The system physically hijacks the motherboard's power button and wall socket.

[Raspberry Pi] ──HTTP──▢ [Tasmota Smart Plug] ──AC power──▢ [PC PSU]
                                β”‚
                           +5V standby
                                β”‚
[Raspberry Pi] ──HTTP──▢ [Tasmota Relay] ◀──────────────── [USB header]
                                β”‚
                         NO + COM contacts
                                β”‚
                         [PWR_SW header] ──── [Case power button]
  1. The Smart Plug controls the 240V AC power to the PC. If the PC hard-crashes, the Pi can instantly cut the power at the wall, wait 10 seconds, and restore it.
  2. The Relay is wired directly in parallel with the physical case power button. When the Pi sends an HTTP trigger, the relay closes for exactly 0.5 seconds, simulating a human finger pushing the button.
  3. The Pi acts as the orchestrator. When I run start_pc.sh, the Pi turns on the wall plug, waits for the relay to boot, fires the 0.5s pulse, and polls the Windows SSH port until the PC is ready.

πŸ”’ Network Security (VLAN Isolation)

IoT devices are notoriously insecure. Both the Smart Plug and the Relay are physically locked to my IoT VLAN. In my UniFi console, I created a firewall rule (Internet Local WAN Out -> Drop) targeting their static IP addresses. The Pi (on the management LAN) can talk down to them, but they are physically incapable of phoning home to external cloud servers.


πŸ”§ The Hardware Build

Step 1: Pre-Configuring the Relay (Crucial)

Before you wire a relay to your motherboard, you must configure it.

⚠️ The Boot Loop Mistake: In my first attempt, I wired the relay straight to the PWR_SW pins without configuring the pulse time. The relay defaulted to "closed" indefinitely. It was the equivalent of holding the power button down forever, forcing the PC into a brutal 2-hour loop of hard shutdowns.

AVAILABLE RECORDS:
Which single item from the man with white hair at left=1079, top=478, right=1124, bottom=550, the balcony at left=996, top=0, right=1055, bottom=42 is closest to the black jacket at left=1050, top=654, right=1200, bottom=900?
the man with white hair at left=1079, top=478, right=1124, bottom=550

* * *

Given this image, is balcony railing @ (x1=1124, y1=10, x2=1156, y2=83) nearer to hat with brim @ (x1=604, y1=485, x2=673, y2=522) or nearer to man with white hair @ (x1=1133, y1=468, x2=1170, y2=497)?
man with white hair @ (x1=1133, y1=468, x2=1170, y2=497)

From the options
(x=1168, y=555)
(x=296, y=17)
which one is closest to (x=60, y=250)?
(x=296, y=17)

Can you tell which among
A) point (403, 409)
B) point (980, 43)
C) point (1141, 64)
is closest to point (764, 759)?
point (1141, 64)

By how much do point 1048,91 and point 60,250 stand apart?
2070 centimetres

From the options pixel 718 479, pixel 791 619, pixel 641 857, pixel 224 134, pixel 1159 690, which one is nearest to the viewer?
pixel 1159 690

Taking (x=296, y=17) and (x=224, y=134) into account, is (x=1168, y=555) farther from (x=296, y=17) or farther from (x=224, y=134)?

SET OF TASKS:
• A. Reproduce the entire write-up about the Pi-controlled PC power setup, word for word.
• B. In the rows, give the stretch from the line containing "Can you tell which among" through the line containing "Taking (x=296, y=17)" again, with "closest" changed to "nearest" and nothing else altered.

ANSWER LIST:
• A.
The system physically hijacks the motherboard's power button and wall socket.

[Raspberry Pi] ──HTTP──▢ [Tasmota Smart Plug] ──AC power──▢ [PC PSU]
                                β”‚
                           +5V standby
                                β”‚
[Raspberry Pi] ──HTTP──▢ [Tasmota Relay] ◀──────────────── [USB header]
                                β”‚
                         NO + COM contacts
                                β”‚
                         [PWR_SW header] ──── [Case power button]
  1. The Smart Plug controls the 240V AC power to the PC. If the PC hard-crashes, the Pi can instantly cut the power at the wall, wait 10 seconds, and restore it.
  2. The Relay is wired directly in parallel with the physical case power button. When the Pi sends an HTTP trigger, the relay closes for exactly 0.5 seconds, simulating a human finger pushing the button.
  3. The Pi acts as the orchestrator. When I run start_pc.sh, the Pi turns on the wall plug, waits for the relay to boot, fires the 0.5s pulse, and polls the Windows SSH port until the PC is ready.

πŸ”’ Network Security (VLAN Isolation)

IoT devices are notoriously insecure. Both the Smart Plug and the Relay are physically locked to my IoT VLAN. In my UniFi console, I created a firewall rule (Internet Local WAN Out -> Drop) targeting their static IP addresses. The Pi (on the management LAN) can talk down to them, but they are physically incapable of phoning home to external cloud servers.


πŸ”§ The Hardware Build

Step 1: Pre-Configuring the Relay (Crucial)

Before you wire a relay to your motherboard, you must configure it.

⚠️ The Boot Loop Mistake: In my first attempt, I wired the relay straight to the PWR_SW pins without configuring the pulse time. The relay defaulted to "closed" indefinitely. It was the equivalent of holding the power button down forever, forcing the PC into a brutal 2-hour loop of hard shutdowns.

• B.
Can you tell which among
A) point (403, 409)
B) point (980, 43)
C) point (1141, 64)
is nearest to point (764, 759)?
point (1141, 64)

By how much do point 1048,91 and point 60,250 stand apart?
2070 centimetres

From the options pixel 718 479, pixel 791 619, pixel 641 857, pixel 224 134, pixel 1159 690, which one is nearest to the viewer?
pixel 1159 690

Taking (x=296, y=17) and (x=224, y=134) into account, is (x=1168, y=555) farther from (x=296, y=17) or farther from (x=224, y=134)?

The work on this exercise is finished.